Parents can cancel gift or settlement deeds if children fail to take care of them, even in the absence of an explicit condition: Madras HC
The Hindu
Madras High Court allows senior citizens to cancel gift deeds without explicit care condition, interpreting law liberally.
Senior citizens are entitled to cancel the gift/settlement deeds executed in favour of their children even if there is no explicit condition imposed under such deeds requiring the beneficiaries to take care of their aged parents, the Madras High Court has held.
A Division Bench of Justices S.M. Subramaniam and K. Rajasekar held that it would be sufficient if such a condition was found to be implicit in the gift/settlement deeds and there appeared to be a natural expectation of being taken care by the children.
Though Section 23(1) of the Maintenance of the Parents and Senior Citizens Act, 2007 expects such a condition to have been imposed in the gift/settlement deeds, courts must interpret the legal provision liberally in order to fulfill the intent behind the legislation, the Bench said.

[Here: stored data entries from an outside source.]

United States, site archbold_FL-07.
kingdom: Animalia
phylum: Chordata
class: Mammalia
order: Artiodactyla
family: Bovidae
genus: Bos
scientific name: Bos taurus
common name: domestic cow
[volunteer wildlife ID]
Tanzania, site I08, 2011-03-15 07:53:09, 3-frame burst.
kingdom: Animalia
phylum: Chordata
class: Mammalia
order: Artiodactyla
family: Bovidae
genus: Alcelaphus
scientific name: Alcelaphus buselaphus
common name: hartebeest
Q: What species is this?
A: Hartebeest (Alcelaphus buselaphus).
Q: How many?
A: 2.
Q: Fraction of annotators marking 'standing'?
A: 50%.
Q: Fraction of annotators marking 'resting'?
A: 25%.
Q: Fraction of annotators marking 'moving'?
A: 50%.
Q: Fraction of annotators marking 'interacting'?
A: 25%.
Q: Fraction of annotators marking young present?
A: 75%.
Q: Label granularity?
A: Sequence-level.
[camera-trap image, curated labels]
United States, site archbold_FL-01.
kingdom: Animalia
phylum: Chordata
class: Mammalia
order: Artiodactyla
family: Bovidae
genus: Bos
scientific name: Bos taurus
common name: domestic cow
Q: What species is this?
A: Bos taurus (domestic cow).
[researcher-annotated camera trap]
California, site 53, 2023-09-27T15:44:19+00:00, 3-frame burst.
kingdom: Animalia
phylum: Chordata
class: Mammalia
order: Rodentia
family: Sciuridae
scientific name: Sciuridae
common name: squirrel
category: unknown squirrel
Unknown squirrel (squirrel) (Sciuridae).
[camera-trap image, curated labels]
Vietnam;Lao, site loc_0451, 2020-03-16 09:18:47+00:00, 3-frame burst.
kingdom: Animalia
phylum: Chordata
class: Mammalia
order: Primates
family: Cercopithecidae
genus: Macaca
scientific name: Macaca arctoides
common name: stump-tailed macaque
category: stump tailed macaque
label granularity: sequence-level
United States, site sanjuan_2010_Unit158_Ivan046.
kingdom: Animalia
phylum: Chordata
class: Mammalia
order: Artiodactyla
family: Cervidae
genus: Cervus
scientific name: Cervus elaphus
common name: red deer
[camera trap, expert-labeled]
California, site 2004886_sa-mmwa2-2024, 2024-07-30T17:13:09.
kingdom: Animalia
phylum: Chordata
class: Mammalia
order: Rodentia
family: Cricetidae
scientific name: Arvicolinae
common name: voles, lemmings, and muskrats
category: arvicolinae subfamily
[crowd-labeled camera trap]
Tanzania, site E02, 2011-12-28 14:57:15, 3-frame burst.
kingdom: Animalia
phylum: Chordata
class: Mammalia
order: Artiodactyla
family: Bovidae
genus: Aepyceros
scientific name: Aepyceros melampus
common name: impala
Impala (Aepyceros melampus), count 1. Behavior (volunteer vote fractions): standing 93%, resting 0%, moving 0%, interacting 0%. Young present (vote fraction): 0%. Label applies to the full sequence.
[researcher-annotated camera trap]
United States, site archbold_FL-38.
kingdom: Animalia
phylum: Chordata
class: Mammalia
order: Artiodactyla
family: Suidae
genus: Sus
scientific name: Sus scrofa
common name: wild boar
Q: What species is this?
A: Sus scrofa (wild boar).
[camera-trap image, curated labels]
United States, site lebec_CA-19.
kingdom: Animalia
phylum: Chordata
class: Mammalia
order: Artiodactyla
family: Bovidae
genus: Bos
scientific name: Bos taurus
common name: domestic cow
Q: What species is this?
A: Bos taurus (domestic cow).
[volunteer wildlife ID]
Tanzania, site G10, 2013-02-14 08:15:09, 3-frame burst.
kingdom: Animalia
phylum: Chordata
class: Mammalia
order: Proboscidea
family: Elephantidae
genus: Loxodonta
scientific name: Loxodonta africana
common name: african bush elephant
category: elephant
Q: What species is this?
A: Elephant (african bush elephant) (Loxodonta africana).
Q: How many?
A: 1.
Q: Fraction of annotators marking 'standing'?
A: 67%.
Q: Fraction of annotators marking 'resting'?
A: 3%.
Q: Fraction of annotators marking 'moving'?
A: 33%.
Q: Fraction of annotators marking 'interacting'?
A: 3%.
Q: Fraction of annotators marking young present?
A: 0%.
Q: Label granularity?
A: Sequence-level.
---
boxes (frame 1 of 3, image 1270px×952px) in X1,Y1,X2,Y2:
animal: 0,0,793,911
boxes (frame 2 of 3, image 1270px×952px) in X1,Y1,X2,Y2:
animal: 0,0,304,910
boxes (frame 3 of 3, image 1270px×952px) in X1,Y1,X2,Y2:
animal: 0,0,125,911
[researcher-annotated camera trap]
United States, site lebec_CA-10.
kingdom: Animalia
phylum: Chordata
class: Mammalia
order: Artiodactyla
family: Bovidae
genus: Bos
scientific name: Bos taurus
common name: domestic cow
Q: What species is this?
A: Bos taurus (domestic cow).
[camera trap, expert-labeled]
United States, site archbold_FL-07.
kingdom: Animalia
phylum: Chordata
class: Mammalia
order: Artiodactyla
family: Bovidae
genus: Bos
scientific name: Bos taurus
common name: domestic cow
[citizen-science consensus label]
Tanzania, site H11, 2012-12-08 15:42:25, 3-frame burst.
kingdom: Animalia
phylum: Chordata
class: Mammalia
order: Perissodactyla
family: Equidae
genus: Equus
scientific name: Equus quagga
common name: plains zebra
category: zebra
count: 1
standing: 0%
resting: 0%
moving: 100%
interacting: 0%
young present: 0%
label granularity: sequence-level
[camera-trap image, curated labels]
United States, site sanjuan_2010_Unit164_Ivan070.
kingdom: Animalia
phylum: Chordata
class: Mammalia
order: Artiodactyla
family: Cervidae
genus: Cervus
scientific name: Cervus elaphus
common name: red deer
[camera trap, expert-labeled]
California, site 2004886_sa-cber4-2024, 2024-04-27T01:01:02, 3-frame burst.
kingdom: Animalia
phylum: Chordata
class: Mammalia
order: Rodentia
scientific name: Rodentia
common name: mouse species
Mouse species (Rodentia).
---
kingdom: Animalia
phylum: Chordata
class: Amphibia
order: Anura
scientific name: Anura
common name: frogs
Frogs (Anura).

Authoring the verdict, Justice Subramaniam said, Justice V.R. Krishna Iyer, a highly celebrated former Supreme Court judge, had advised judges to “recall the face of the poorest and the weakest man whom you may have seen, and ask yourself, if the step you contemplate is going to be of any use to him”
Therefore, while interpreting the provisions of a beneficial legislation, the courts must give a wider meaning to them than choosing to give a restrictive meaning. “The duty of a judge is to interpret a statute in a way that suppresses the mischief it seeks to prevent and promotes the intended remedy,” he added.
Pointing out that the objective of the 2007 Act was to ensure a dignified life to the aged and the weak, the Division Bench said, the requirement under Section 23(1) need not necessarily be explicit and that it should be allowed to be implicit too based on the relationship between the parents and their children.
The judges pointed out that in the present case, an 87-year-old woman S. Nagalakshmi (since dead) of Nagapattinam district had executed a settlement deed in favour of her son S. Kesavan (also dead) alone though she had four daughters who too were entitled to equal share in the property.